Judo / Future Bleak Despite Historic Victory

The European U-23 Championships begins in 3 weeks, but the competition has been removed from the Israel Judo Federation's annual program due to lack of funds.

The fact that the Israeli men's judo team made history over the weekend by winning the European team championships for the first time won't really change the ridiculous situation in which the sport finds itself.

The European U-23 Championships begins in three weeks' time, but the competition has been removed from the Israel Judo Federation's annual program due to a lack of funds.

In the Israeli sports reality, there are no budgets for competitions for such age groups - only for youths and seniors, as confirmed yesterday by Gili Lustig, head of Israel's Elite Sports Unit. "Personally, I think every world or European championship deserves funding," he said.

Eddie Koaz, chairman of the IJF, thinks so too. "If I had a budget, I would send a delegation of 12 people, and I believe we would maintain the level of achievements that we have demonstrated throughout the year," he said.

Only two judokas will represent Israel at the championships - Tania Siman-Tov, who is being funded by her personal sponsor, and Rostik Lis, who played a part in the weekend triumph and is being sponsored by his club, Hapoel Bat Yam.
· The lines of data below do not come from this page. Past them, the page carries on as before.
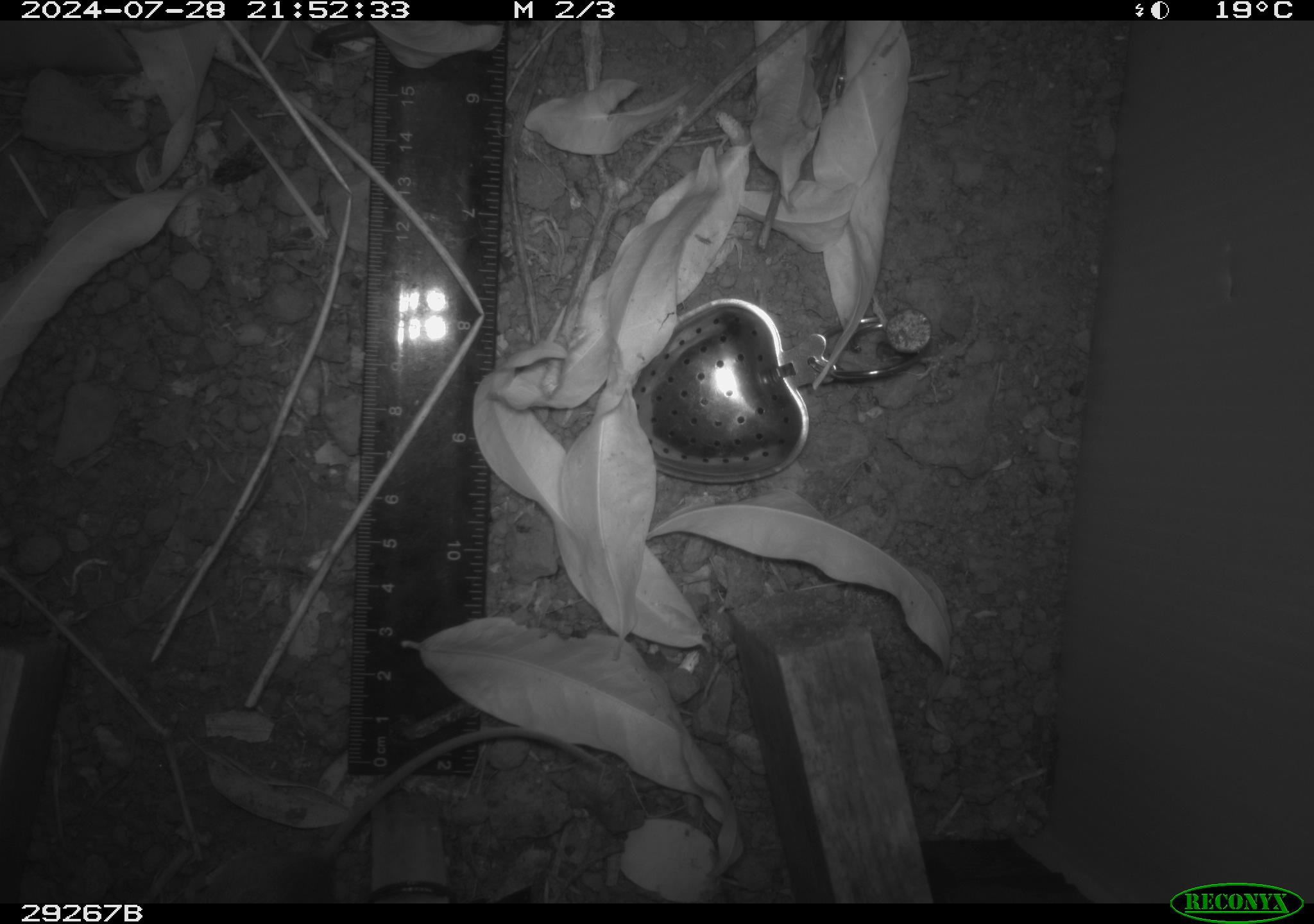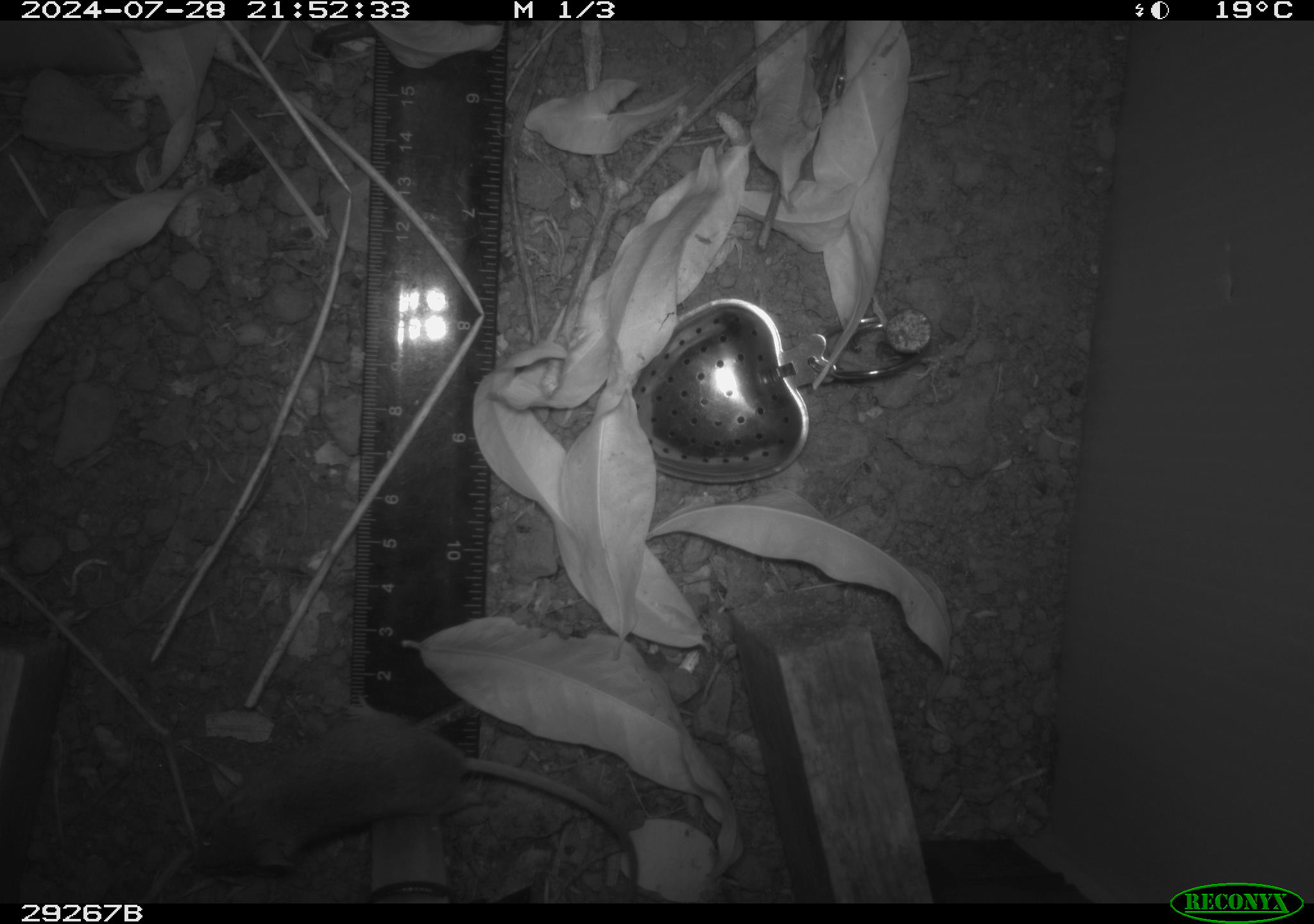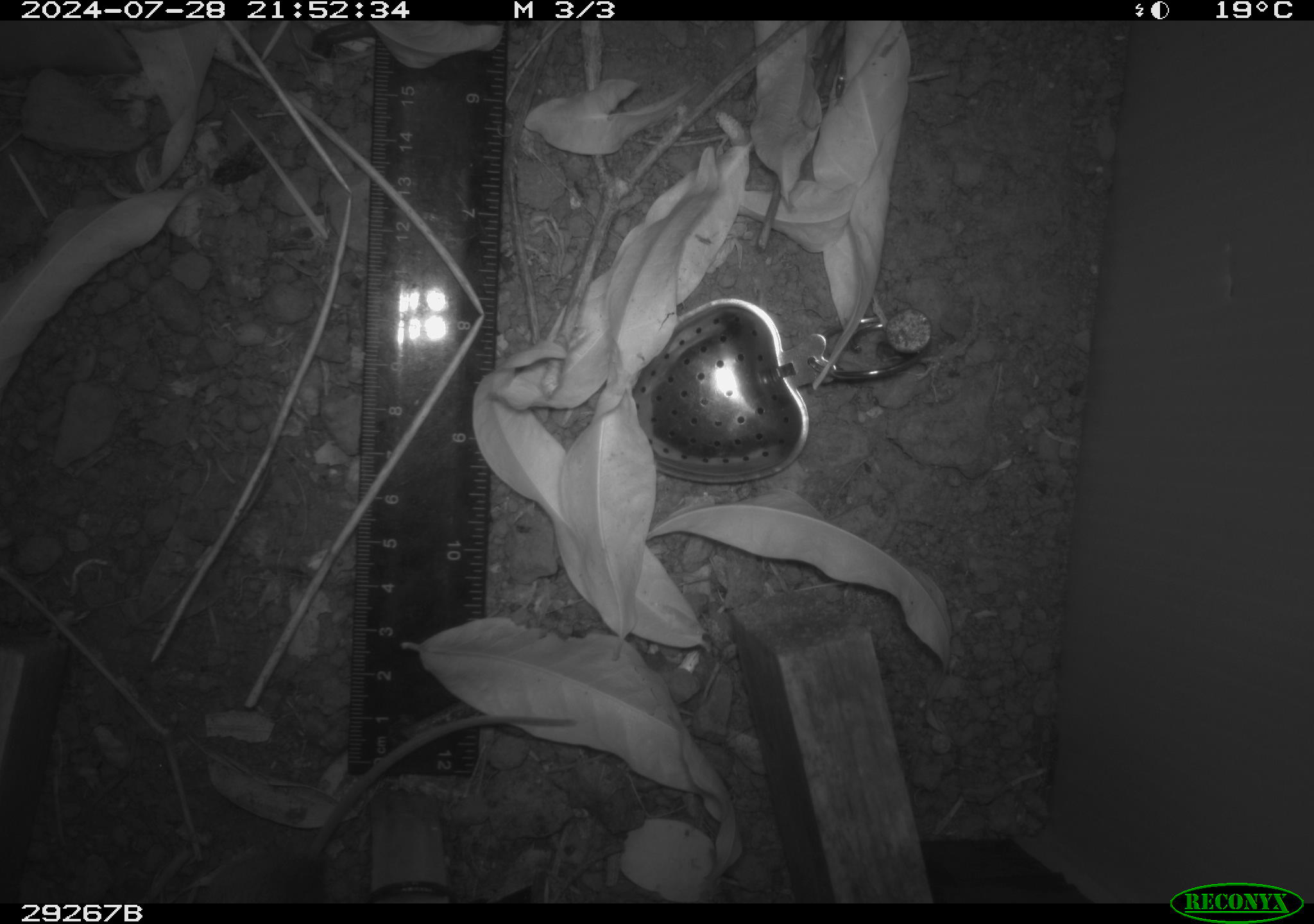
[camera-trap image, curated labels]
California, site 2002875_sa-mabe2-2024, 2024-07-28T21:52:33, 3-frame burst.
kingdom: Animalia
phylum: Chordata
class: Mammalia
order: Rodentia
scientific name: Rodentia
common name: mouse species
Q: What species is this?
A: Mouse species (Rodentia).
The other judokas, who do not have sponsors and are unable to fund the trip themselves, will not be going to the competition. Alon Sasson, who was a part of the squad that won the European team competition over the weekend, is one of the unlucky ones.
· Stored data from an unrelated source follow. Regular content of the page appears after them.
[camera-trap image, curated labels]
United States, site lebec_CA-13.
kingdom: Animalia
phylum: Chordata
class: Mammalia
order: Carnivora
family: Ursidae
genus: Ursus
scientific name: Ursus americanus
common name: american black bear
"My coach, David Reznick, and I have thought about it, and I haven't given up yet; but it's the decision of the federation, and there is no money. If there is, I am sure I can do well at the championship," he said.

Israel's triumphant judokas returned home yesterday and were welcomed at Hadar Yosef Stadium, where they held a press conference.

"We didn't think such an achievement would come so quickly," said Koaz at the welcome-home ceremony. "I want to thank the sportsmen, who took to the mat and fought like lions despite the fact that there were no replacements for them ... Hearing Hatikva in the hall in Hungary was very emotional. The achievement is even greater because we went there without the injured Arik Ze'evi."

Israel captain Yoel Rozvozov:

"We made history by beating [judo] superpowers such as France. Everyone wanted to get us in the draw because we were relatively weak. I didn't think we had a chance of winning the gold medal without Arik, but everyone fought hard... It saddened me to open the newspapers today and saw a headline about soccer and something small about judo. This is the first time the Israeli team has won the title of European champion, and people don't understand the achievement and the history we have made."

Deputy Sports Minister Majali Wahabi, who was also on hand to greet the victorious judokas said the sport would be the first to enjoy a budget increase in 2006.